England reached the World Cup final this summer as No 1 seeds, only to lose 3-0 to Holland.
Still, England’s team of Phil Taylor and Adrian Lewis did better on the oche in Hamburg than their footballing counterparts did on the pitch in Brazil.
Watching darts on TV has never been quite the same without the commentary of Sid Waddell, who died in 2012. He ghost-wrote Taylor’s 2004 autobiography, and it’s a shame the Geordie wordsmith wasn’t around to add a bit more zing to this chronicle of a turbulent 12 months in the life of the best darts player who has ever lived.
Taylor describes how his marriage break-up and a change of arrows contributed to a severe loss of form before he pulled himself together. Yet throughout his narrative he can’t decide whether to portray himself as just an ordinary bloke who got lucky or an international superstar.

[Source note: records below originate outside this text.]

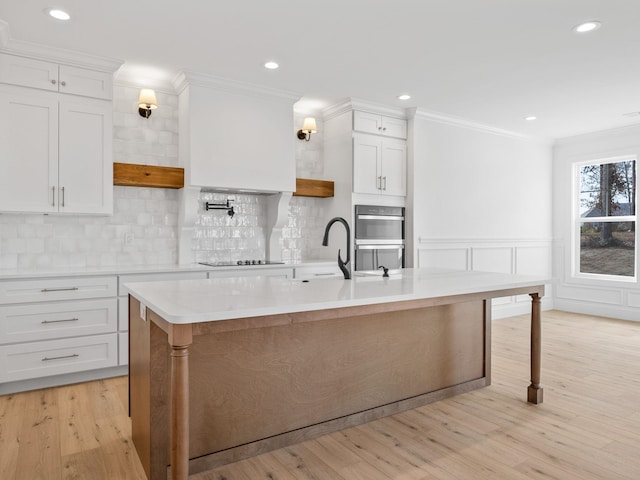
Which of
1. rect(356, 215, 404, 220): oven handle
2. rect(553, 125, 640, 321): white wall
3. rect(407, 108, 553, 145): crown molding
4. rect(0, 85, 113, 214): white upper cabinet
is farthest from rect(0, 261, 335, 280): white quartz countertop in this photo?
rect(553, 125, 640, 321): white wall

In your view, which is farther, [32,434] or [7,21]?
[7,21]

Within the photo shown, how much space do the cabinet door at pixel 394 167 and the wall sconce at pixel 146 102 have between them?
258cm

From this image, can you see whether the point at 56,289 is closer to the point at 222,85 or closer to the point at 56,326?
the point at 56,326

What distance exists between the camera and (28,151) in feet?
11.6

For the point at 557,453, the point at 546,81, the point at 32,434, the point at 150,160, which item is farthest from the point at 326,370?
the point at 546,81

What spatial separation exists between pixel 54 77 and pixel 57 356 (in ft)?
7.36

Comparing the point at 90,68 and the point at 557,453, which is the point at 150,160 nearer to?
the point at 90,68

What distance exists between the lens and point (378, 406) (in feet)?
9.27

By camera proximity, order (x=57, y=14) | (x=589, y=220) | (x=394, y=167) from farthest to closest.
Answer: (x=589, y=220) < (x=394, y=167) < (x=57, y=14)

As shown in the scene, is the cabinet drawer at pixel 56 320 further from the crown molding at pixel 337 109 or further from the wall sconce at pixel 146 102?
the crown molding at pixel 337 109

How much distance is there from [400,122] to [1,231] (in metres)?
4.26

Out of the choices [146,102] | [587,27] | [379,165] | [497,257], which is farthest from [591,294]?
[146,102]

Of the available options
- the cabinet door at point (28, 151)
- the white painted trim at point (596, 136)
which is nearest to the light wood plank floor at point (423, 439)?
the cabinet door at point (28, 151)

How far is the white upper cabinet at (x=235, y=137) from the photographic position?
420 cm
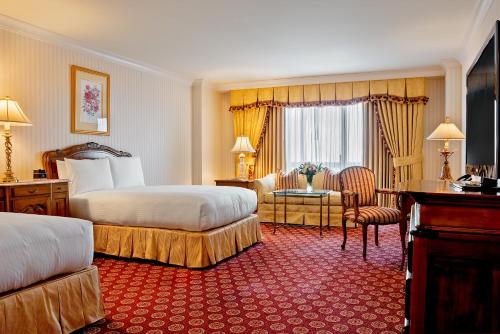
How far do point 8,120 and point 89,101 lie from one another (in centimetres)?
148

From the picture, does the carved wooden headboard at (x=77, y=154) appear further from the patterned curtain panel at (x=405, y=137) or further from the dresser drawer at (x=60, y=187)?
the patterned curtain panel at (x=405, y=137)

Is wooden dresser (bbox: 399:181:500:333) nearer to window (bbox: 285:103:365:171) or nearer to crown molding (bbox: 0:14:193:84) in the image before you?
crown molding (bbox: 0:14:193:84)

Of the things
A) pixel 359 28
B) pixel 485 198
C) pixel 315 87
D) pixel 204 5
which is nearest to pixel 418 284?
pixel 485 198

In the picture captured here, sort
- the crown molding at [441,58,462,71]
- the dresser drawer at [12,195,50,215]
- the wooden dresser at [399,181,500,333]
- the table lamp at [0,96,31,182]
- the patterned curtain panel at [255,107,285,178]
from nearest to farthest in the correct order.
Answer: the wooden dresser at [399,181,500,333]
the dresser drawer at [12,195,50,215]
the table lamp at [0,96,31,182]
the crown molding at [441,58,462,71]
the patterned curtain panel at [255,107,285,178]


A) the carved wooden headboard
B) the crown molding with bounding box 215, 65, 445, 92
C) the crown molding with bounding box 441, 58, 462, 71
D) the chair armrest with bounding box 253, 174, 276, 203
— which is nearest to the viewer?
the carved wooden headboard

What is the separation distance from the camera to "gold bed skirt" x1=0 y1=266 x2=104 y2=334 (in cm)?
209

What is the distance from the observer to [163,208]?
4.13 m

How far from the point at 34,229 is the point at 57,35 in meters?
3.34

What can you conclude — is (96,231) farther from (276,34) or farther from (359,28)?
(359,28)

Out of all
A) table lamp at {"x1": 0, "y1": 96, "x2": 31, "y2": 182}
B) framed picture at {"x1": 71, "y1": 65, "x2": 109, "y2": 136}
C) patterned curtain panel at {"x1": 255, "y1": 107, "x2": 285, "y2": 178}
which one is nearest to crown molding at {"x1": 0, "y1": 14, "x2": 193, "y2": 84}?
framed picture at {"x1": 71, "y1": 65, "x2": 109, "y2": 136}

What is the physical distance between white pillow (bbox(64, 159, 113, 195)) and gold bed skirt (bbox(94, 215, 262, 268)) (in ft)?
1.69

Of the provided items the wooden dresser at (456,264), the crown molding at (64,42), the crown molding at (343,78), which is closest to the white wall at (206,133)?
the crown molding at (343,78)

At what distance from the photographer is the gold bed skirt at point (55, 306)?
209 centimetres

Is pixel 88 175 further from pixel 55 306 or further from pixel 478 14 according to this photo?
pixel 478 14
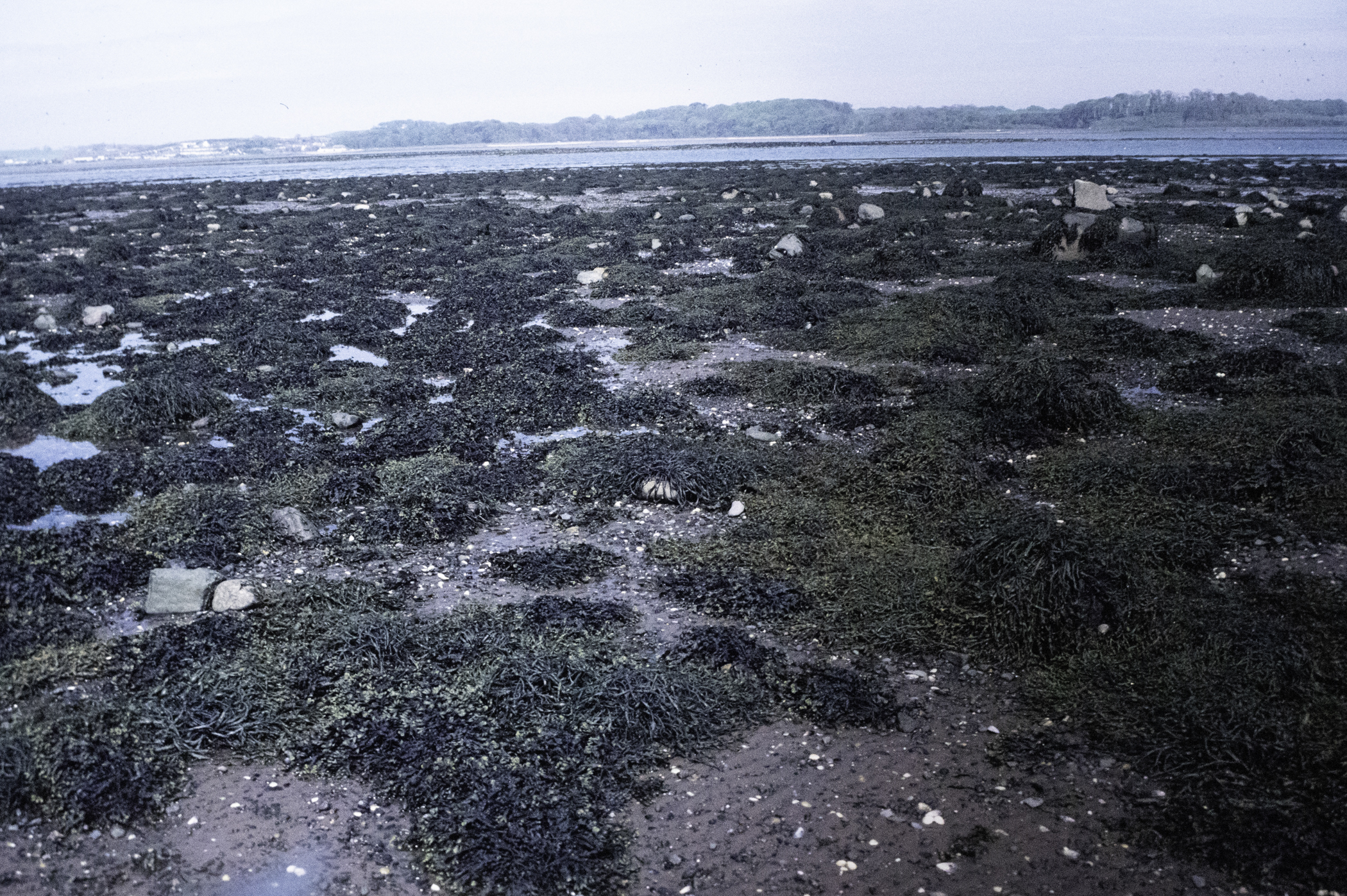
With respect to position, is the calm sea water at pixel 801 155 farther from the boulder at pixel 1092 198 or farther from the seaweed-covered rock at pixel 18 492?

At one point he says: “My waxwork stands in Madame Tussauds [in Blackpool] beside Hollywood celebrities, pop stars and heads of state… Little old me, a former ceramics worker from the Potteries, mingling with all those famous people,” and claims: “I lead a dull life.”
Yet later he glories in driving round Beverly Hills with his Burslem mate Robbie Williams, and says when he walks on stage he feels like a rock star. Still, he protests: “I don’t consider myself famous.” Oh yes you do, Phil.
His accounts of epic matches are sure to please his many fans, but for the general reader he misses the literary bulls-eye.